Friday, March 24, 2006

Belarus Crackdown!

Everybody expected Lukashenko to crack down sooner or later, and now he's done it.

Two questions remain: What (if anything) will the people of Belarus do now? What (if anything) will the West do now?

If the user comments to two posts on the Guardian site are any indication, there's a surprisingly strong -- or at least vocal -- constituency for the "Do Absolutely Nothing" position. My impression is that this notion is especially popular in the UK. I'm not sure why, exactly. It may be the simple desire to oppose anything it looks like Bush & Co. are for. A bit of dark muttering about "Bush... Blair... CIA..." and you're off the hook for anything, it seems. I'm genuinely curious, and I don't want to deal in cartoonish stereotypes here. I'm sure they mean well, and sincerely think they're doing the right thing. And I agree, not interfering in other countries' internal business is usually quite a fine thing. I wouldn't rank it the absolute highest goal, but in general it's a praiseworthy notion.

If you're really so disgusted at Bush and Blair, why do you keep giving them the power to determine what your own opinions will be? If Bush showed up in Minsk tomorrow and gave Lukashenko a big sloppy kiss, would that finally get your attention? Then will you suddenly start caring about Belarus? Is that really what it's going to take?
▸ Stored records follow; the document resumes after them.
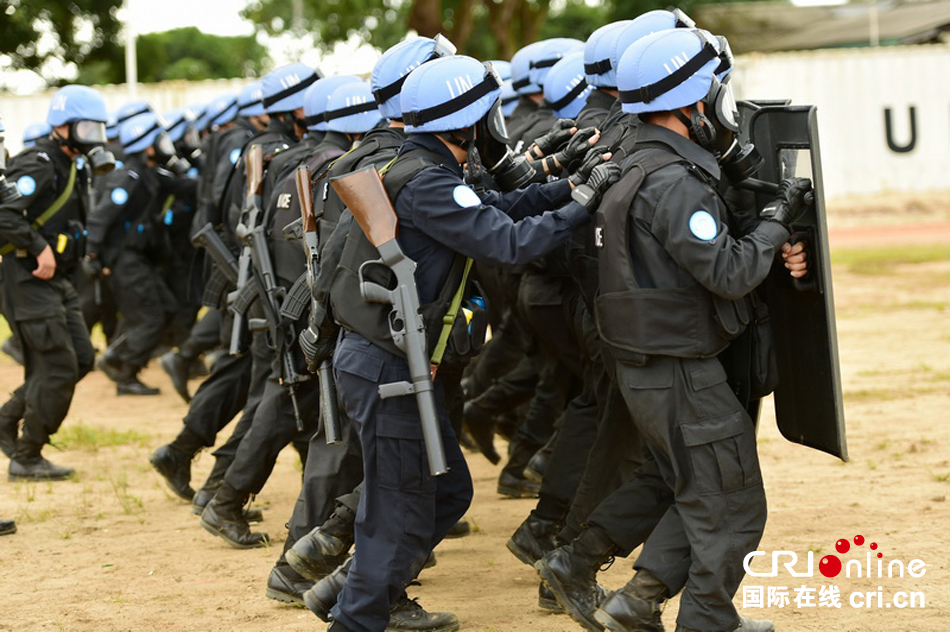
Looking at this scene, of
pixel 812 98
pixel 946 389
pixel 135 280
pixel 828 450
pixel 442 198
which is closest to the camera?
pixel 442 198

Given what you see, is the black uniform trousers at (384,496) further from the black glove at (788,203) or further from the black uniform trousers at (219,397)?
the black uniform trousers at (219,397)

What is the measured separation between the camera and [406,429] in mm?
4496

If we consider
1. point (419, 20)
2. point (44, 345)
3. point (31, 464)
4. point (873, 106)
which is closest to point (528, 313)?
point (44, 345)

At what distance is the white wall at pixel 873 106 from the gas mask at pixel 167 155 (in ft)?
48.0

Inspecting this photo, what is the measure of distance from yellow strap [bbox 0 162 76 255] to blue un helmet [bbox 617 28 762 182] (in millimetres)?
4449

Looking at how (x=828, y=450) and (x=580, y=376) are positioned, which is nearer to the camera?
(x=828, y=450)

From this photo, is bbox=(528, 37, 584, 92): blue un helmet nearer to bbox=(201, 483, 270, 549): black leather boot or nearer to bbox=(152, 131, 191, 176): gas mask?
bbox=(201, 483, 270, 549): black leather boot

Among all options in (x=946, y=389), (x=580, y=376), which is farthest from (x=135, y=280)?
(x=946, y=389)

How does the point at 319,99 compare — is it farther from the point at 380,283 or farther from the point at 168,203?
the point at 168,203

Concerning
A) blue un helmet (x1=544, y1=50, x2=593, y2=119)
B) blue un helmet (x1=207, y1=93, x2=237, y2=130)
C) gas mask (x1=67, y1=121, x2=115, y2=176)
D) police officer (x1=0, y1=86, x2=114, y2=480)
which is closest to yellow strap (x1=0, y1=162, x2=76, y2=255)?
police officer (x1=0, y1=86, x2=114, y2=480)

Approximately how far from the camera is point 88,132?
25.9 ft

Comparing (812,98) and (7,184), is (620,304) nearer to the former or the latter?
(7,184)

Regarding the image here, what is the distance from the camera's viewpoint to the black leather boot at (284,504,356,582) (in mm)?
5023

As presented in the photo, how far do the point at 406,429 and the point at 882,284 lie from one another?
12420mm
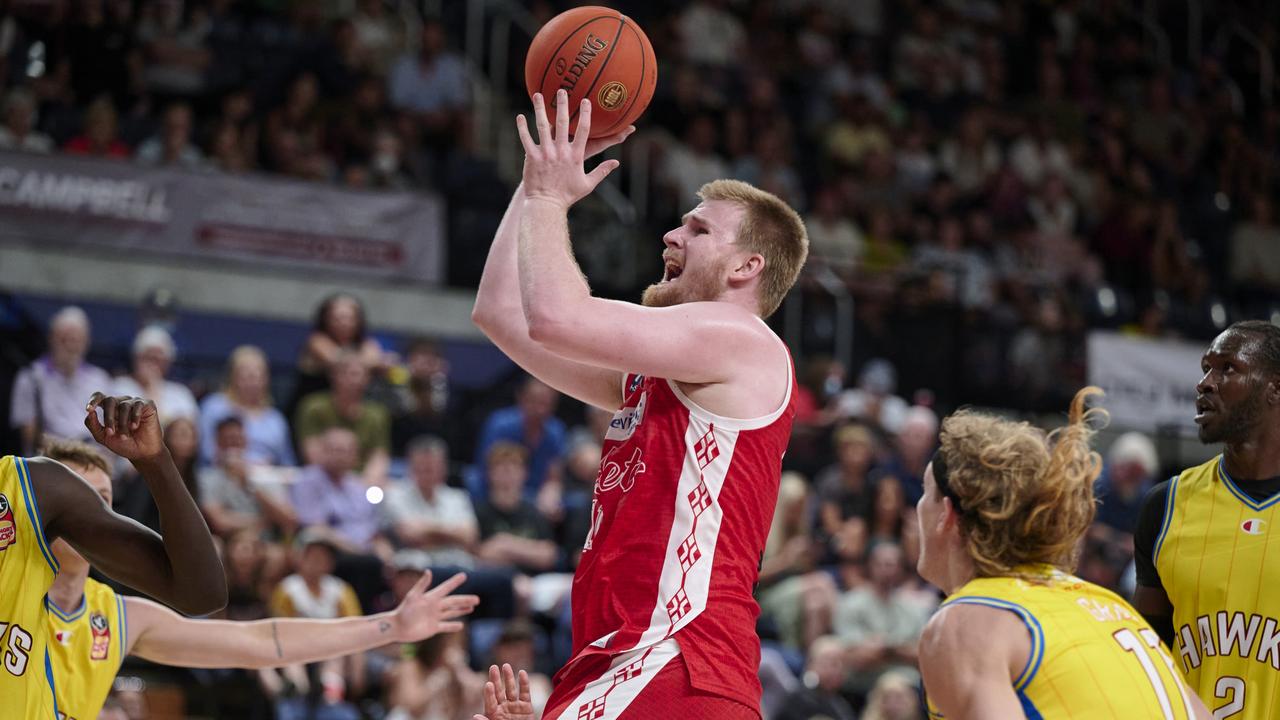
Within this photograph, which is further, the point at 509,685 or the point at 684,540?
the point at 509,685

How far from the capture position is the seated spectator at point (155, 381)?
9.67 meters

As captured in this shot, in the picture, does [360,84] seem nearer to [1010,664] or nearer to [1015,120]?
[1015,120]

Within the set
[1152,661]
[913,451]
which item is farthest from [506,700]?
[913,451]

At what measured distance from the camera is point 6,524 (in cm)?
406

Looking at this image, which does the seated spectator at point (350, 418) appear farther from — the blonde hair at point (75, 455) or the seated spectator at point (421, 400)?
the blonde hair at point (75, 455)

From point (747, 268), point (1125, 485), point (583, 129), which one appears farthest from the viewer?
point (1125, 485)

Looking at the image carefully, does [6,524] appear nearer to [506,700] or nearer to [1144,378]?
[506,700]

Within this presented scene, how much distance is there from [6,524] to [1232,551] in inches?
136

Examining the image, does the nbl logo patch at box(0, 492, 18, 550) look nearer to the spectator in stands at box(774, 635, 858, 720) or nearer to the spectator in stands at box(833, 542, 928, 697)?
the spectator in stands at box(774, 635, 858, 720)

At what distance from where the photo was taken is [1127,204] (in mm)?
18188

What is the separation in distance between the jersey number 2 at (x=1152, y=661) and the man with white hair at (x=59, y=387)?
723 centimetres

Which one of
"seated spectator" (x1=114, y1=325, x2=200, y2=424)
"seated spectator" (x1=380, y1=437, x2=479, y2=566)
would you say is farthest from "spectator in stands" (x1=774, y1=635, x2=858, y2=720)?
"seated spectator" (x1=114, y1=325, x2=200, y2=424)

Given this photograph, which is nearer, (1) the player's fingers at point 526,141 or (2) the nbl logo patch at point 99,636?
(1) the player's fingers at point 526,141

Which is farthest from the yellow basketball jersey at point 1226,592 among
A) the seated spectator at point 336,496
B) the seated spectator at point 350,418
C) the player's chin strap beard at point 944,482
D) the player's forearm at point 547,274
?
the seated spectator at point 350,418
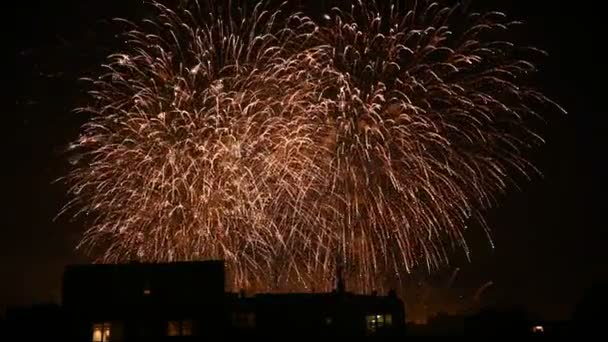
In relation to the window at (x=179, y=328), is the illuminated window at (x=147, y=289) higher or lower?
higher

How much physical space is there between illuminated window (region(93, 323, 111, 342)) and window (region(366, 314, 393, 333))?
16.4 m

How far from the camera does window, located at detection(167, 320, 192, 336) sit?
37875 millimetres

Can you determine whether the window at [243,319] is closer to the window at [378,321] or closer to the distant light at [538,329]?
the window at [378,321]

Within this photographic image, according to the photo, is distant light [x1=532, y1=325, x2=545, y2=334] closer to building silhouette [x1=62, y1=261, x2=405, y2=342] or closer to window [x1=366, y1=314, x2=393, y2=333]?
window [x1=366, y1=314, x2=393, y2=333]

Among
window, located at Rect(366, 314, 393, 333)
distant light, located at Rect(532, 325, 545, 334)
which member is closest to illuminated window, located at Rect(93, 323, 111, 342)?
window, located at Rect(366, 314, 393, 333)

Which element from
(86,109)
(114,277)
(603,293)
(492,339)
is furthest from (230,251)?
(603,293)

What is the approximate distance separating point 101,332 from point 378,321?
17603mm

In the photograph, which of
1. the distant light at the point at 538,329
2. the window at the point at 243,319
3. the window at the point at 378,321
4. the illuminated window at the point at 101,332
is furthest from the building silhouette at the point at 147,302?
the distant light at the point at 538,329

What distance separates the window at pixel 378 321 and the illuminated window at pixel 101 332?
1644 centimetres

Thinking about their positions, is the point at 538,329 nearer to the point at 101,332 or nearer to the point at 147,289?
the point at 147,289

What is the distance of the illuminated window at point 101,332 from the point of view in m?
37.7

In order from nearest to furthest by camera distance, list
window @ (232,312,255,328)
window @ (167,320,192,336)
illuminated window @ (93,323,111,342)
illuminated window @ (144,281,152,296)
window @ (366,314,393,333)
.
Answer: illuminated window @ (93,323,111,342), window @ (167,320,192,336), illuminated window @ (144,281,152,296), window @ (232,312,255,328), window @ (366,314,393,333)

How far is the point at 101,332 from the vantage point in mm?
37812

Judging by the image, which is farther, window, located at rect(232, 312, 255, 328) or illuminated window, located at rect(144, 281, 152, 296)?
window, located at rect(232, 312, 255, 328)
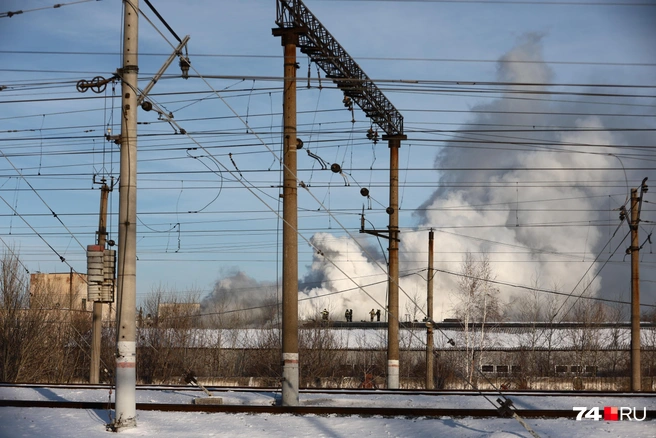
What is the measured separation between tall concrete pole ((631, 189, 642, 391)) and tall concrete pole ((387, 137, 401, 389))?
31.7 ft

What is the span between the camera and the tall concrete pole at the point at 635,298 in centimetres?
3153

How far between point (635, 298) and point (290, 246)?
17.8 m

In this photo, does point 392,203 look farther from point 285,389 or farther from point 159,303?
point 159,303

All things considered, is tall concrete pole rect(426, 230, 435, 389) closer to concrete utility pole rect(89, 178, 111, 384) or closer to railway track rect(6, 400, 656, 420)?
concrete utility pole rect(89, 178, 111, 384)

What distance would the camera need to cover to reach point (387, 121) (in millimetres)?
31391

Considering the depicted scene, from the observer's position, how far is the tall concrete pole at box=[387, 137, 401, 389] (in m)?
30.6

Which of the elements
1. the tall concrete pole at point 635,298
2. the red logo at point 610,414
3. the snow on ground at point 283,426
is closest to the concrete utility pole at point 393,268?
the tall concrete pole at point 635,298

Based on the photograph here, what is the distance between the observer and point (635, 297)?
32.1m

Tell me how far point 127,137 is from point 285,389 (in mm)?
7588

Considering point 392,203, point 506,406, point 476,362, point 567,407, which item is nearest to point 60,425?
point 506,406

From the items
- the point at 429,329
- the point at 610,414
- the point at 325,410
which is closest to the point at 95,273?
the point at 325,410

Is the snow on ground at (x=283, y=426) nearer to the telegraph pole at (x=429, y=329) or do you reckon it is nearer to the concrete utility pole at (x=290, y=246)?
the concrete utility pole at (x=290, y=246)

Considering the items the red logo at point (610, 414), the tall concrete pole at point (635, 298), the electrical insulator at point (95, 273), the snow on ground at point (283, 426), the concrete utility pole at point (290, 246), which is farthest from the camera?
the tall concrete pole at point (635, 298)

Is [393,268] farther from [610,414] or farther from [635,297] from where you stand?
[610,414]
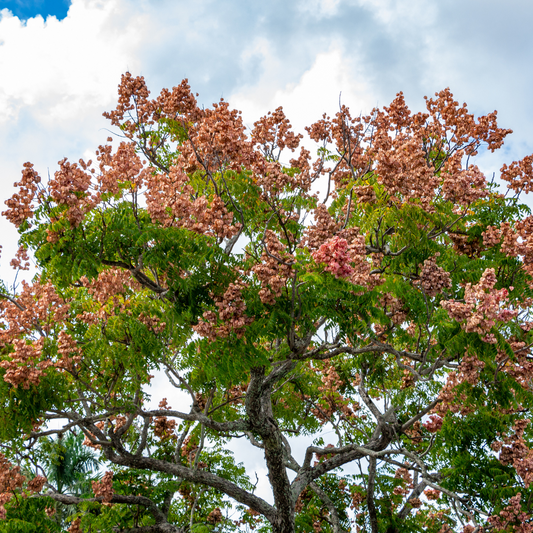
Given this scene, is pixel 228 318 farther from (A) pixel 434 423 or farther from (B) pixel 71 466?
(B) pixel 71 466

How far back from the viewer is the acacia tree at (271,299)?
5.55 m

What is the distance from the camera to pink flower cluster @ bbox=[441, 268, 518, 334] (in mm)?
5102

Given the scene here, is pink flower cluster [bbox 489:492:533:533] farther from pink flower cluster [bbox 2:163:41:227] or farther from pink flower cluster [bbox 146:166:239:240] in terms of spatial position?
pink flower cluster [bbox 2:163:41:227]

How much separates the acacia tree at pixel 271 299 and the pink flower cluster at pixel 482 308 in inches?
0.8

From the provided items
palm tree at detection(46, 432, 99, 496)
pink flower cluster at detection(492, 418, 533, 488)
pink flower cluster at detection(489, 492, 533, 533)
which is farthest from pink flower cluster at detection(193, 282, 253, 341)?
palm tree at detection(46, 432, 99, 496)

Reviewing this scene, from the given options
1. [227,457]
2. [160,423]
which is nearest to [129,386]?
[160,423]

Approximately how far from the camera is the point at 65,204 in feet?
17.7

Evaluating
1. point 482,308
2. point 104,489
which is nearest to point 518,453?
point 482,308

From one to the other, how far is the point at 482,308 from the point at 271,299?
2349 millimetres

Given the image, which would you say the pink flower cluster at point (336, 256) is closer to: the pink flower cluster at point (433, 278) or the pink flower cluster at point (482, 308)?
the pink flower cluster at point (482, 308)

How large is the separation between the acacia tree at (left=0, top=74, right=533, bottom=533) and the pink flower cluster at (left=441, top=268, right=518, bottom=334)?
2 cm

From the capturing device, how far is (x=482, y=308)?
16.8 feet

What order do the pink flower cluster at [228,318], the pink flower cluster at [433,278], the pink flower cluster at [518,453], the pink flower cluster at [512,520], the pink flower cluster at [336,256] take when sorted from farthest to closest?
the pink flower cluster at [518,453], the pink flower cluster at [512,520], the pink flower cluster at [433,278], the pink flower cluster at [228,318], the pink flower cluster at [336,256]

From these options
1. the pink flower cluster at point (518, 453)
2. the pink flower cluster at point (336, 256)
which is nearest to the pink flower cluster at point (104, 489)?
the pink flower cluster at point (336, 256)
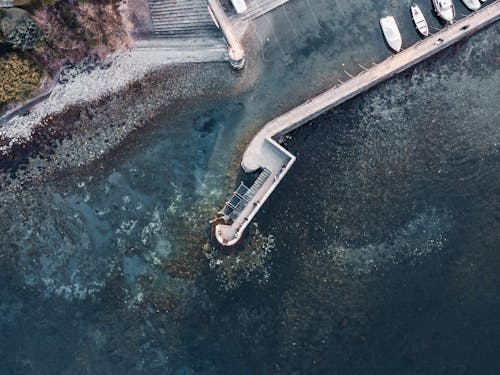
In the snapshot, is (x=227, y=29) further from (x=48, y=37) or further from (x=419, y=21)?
(x=419, y=21)

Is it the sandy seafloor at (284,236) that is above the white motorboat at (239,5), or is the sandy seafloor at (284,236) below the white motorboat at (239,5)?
below

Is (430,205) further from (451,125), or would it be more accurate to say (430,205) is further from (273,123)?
(273,123)

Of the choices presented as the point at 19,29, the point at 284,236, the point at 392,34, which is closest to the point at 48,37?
the point at 19,29

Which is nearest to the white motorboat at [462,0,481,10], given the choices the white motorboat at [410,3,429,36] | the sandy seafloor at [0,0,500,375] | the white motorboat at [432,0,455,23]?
the white motorboat at [432,0,455,23]

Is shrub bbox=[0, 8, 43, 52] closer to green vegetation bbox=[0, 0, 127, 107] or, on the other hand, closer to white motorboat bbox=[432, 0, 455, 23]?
green vegetation bbox=[0, 0, 127, 107]

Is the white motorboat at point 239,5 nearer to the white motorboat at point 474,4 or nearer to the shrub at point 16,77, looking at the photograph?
the shrub at point 16,77

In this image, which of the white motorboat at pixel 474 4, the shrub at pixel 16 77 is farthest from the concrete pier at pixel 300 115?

I also think I detect an undercurrent of Euroskepticism in the comments as well. During the ultimately successful protests in Ukraine, more than one commentator intimated that democracy in Ukraine inevitably meant another poor foundling on the EU's doorstep. Which is a rather venal and self-interested attitude, but one that's in some ways understandable. If you let Ukraine and Belarus in, you can't really keep Russia out permanently, and if you do that you've just expanded the EU's borders to China and the Pacific Ocean. Do all ex-Soviet republics have a seat waiting in Brussels? Is Tajikistan really a European country? And if you let all of them in, why not, say, Egypt, or Saudi Arabia, or India?

But at the same time, it's hard to look at protesters in the squares of Minsk or Kiev and pretend they have nothing in common with their neighbors to the west. It's hard to look at them and not think of 1989, try as you might. It's hard to look at what Lukashenko's been up to the last 12 years and claim the protesters don't have a valid point. To argue for "noninterference" in this case is to argue that somehow the people of Belarus will somehow benefit if we just close our eyes, plug our ears, turn our backs, and let Lukashenko have at it.

A list of more Belarus links and info, in addition to those listed in my previous post:

  • This post at Gateway Pundit has pics and discussion about the crackdown.
  • Rush-Mush has numerous accounts from people on the ground in Minsk.
  • Tobias Ljunvall has a weekly blog about Belarus, posted every Sunday. A lot's happened since last Sunday, so the current post practically reads like ancient history.
  • This post at Babruisk (in Belarusian) has lots of pictures of the riot cops cracking down.
  • More news & discussion at Neeka's Backlog.
  • A post about a group of Belarusians' flashmob reaction to the state media.